Santa sosteniendo un plato con rosas
La joven santa, representada con rotunda frontalidad en figura de tres cuartos, sobre un fondo de sabor mediterráneo en el que se ve un cielo con grandes nubes amarillentas, enmarcado entre una columna y unos cipreses, se libra del anonimato genérico gracias al atributo del plato con rosas que sostiene en la mano derecha, ofreciéndoselo casi al espectador. Este objeto puede relacionarse al menos con la santa y mártir Dorotea de Capadocia (aunque, de ser ésta, en realidad tendría que llevar manzanas además de rosas) y, si pasamos por alto la impropia riqueza del atuendo, con joyas que adornan el peinado y los hombros de la modelo, con la ermitaña Rosalía, que suele aparecer con el Niño Jesús entregándole una corona de rosas.
En cualquier caso, tal como lo han puesto de manifiesto los restauradores Ubaldo Sedano y Juan Alberto Soler Miret, la actual representación iconográfica es fruto de una modificación en el transcurso de la ejecución, puesto que el lienzo ha revelado algunos arrepentimientos que inducen a pensar que originalmente el tema del cuadro debió de ser bien distinto. A simple vista (con luz rasante), todavía se advierte la presencia, en la mano izquierda, de la palma del martirio, oculta tras un repinte del manto rojo y de la base en sombra de la columna. Por consiguiente parece justificado suponer que en el platito se hallara inicialmente el atributo característico de santa Lucía, es decir los ojos, que ésta presenta sobre una bandeja. Tal vez la exigencia de suprimir tan macabra simbología indujera posteriormente al artista a convertir los ojos en las menudas rositas que hoy vemos.
Evidentemente impregnada del estilo de la última época de Francesco Solimena, principal protagonista del escenario napolitano postgiordanesco, es decir entre 1680 y aproximadamente hacia 1750 (¿cómo no recordar la figura alegórica de la Paz de la decoración del Palacio Real del Pardo en Madrid, con Himeneo, Hércules y las Virtudes Conyugales?), la obra se ha atribuido a uno de los múltiples discípulos de este artista, Jacopo Cestaro, activo en las décadas centrales del siglo XVIII.
No obstante, al autor de estas líneas no le convence plenamente la opción de Cestaro entre el polifónico elenco de seguidores de Solimena; y ello en particular por la inexpresividad iconográfica, propia de una representación en serie, que le ha tocado en suerte al rostro de la muchacha y que hace que ésta no soporte la comparación con las apasionadas heroínas del mejor Cestaro (Cleopatra, Roma, antiguamente en la Colección Sestieri; Cleopatra, Nápoles, Capodimonte), aunque tal vez pueda estar más directamente relacionada con la supuesta producción juvenil del artista, hacia 1735-1740, correspondiente a la serie de lienzos enviados a la iglesia de la Inmaculada de Fuscaldo.
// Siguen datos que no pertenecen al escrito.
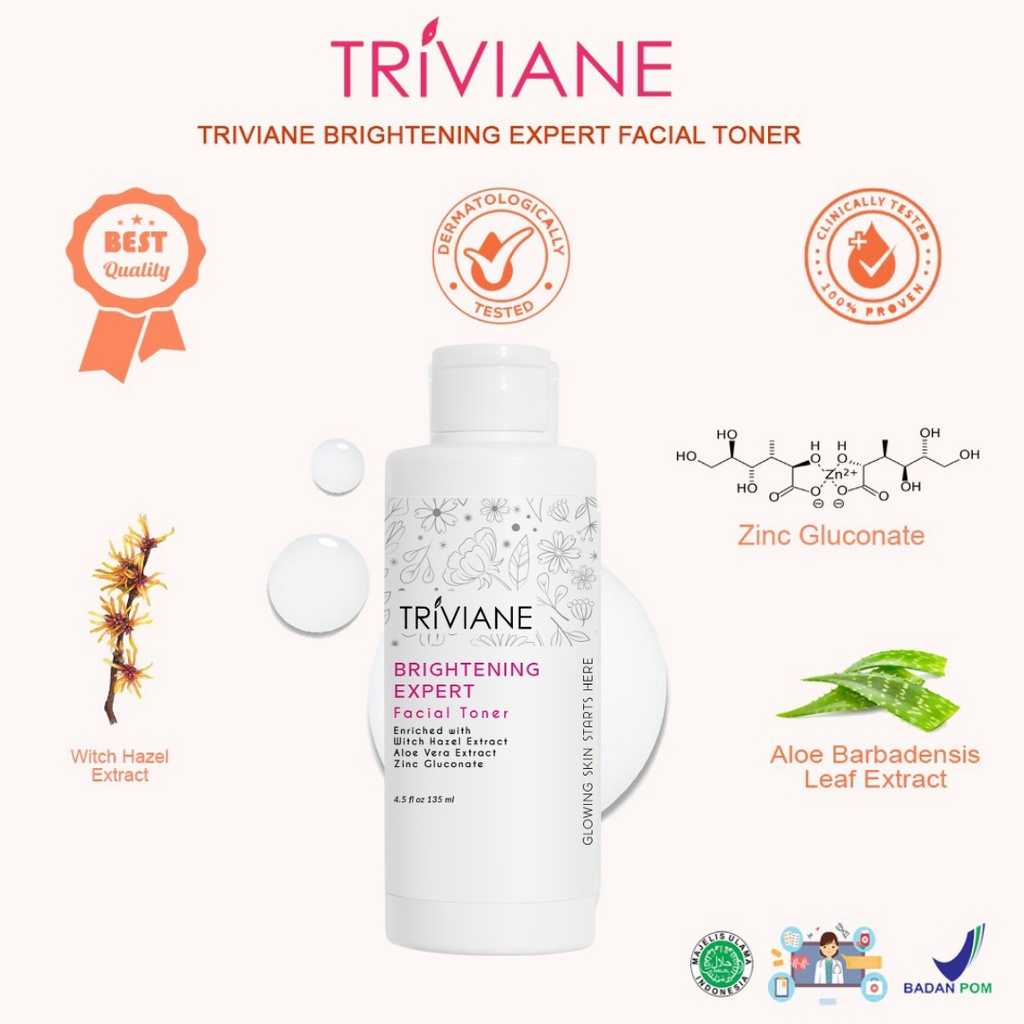 [BPOM] Triviane Brightening Expert Facial Toner 135ml by Triviane Natural Skin Clinic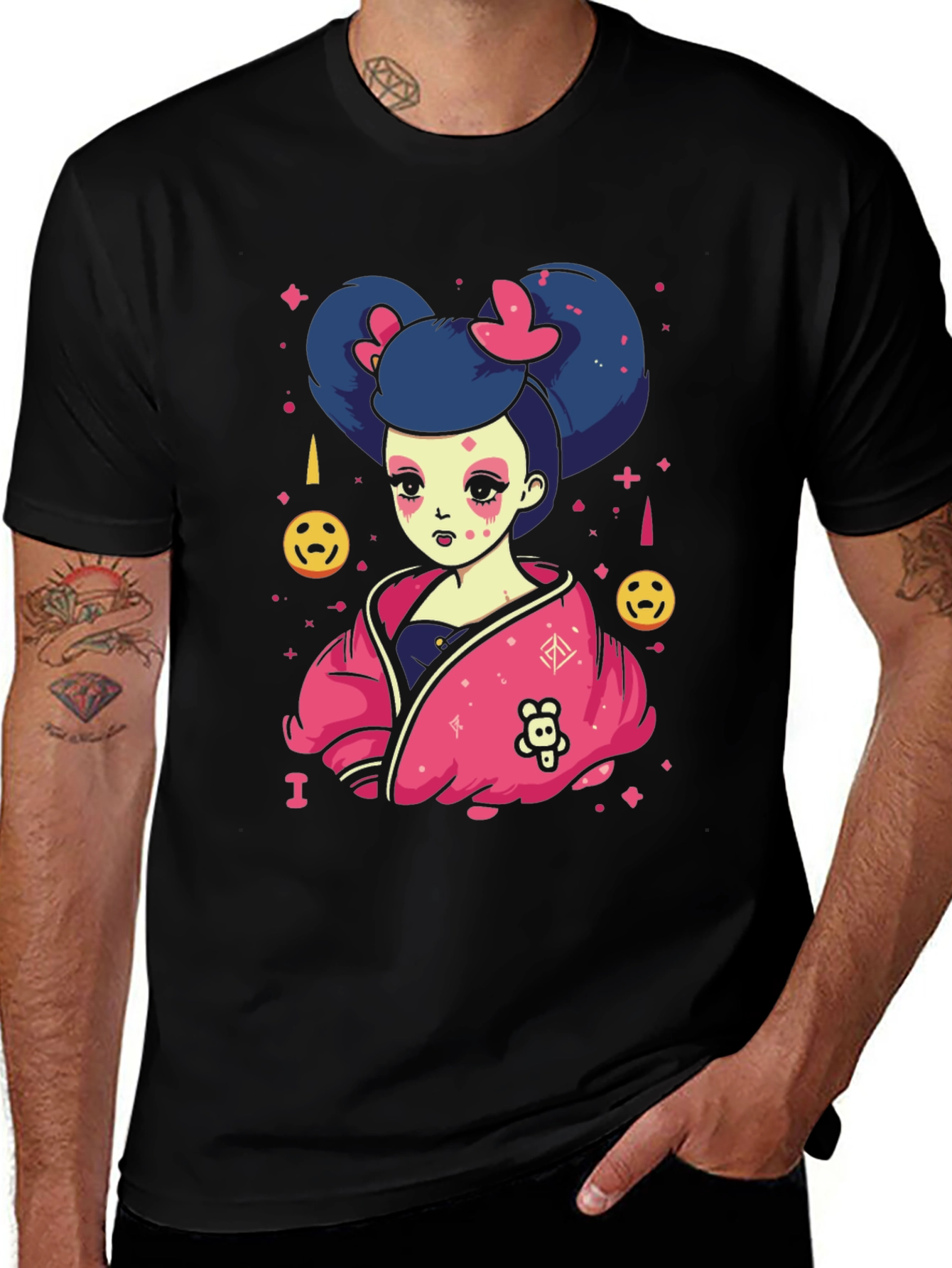 Variant 3 of Anime Girl Graphic Black T-Shirt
Este infantilismo intemporal, siguiendo al pie de la letra las normas de una Gramática Imperial plenamente setencientista, se vislumbra igualmente en otros pasajes de la obra de Cestaro (me refiero en particular a la muchedumbre que aparece en primer término en la Presentación de la Virgen en el templo y, en su conjunto, a la Circuncisión, ambas pertenecientes al ciclo de Fuscaldo), pero no sé hasta qué punto estos cuadros pueden sugerir una supuesta homologación con la Santa que aquí se comenta.
No obstante, aun considerando válida la hipótesis de la paternidad originalmente atribuida a la obra (sin pretender empeñarse a toda costa en una afirmación alternativa), merece la pena tener en cuenta, de entre el ejército de simpatizantes de Solimena, al menos los nombres de Lorenzo de Caro y de Giuseppe Bonito. En el San Pedro de Alcántara confesando a santa Teresa (Nápoles, San Felipe y Santiago) del primero, el rostro del santo, aunque de piel más trémula y mortificada, ofrece al menos un paradigma de rotundidad inexpresiva no exento de afinidades formales -en cualquier caso una carnación «del natural» frente a una mera oleografía- con la refinada máscara de la santa que aquí se expone.
Mucho más convincente resulta la coincidencia estilística que presentan algunos elementos de la obra de Giuseppe Bonito; así, tal vez la lozana campesina que posa para la Alegoría del otoño de la colección Santangelo de Nápoles, cuya mirada tiene una estereotipada fijeza, casi idéntica a la de nuestra mártir, cuyos labios apretados aluden a los distintos modos de dar o de darse.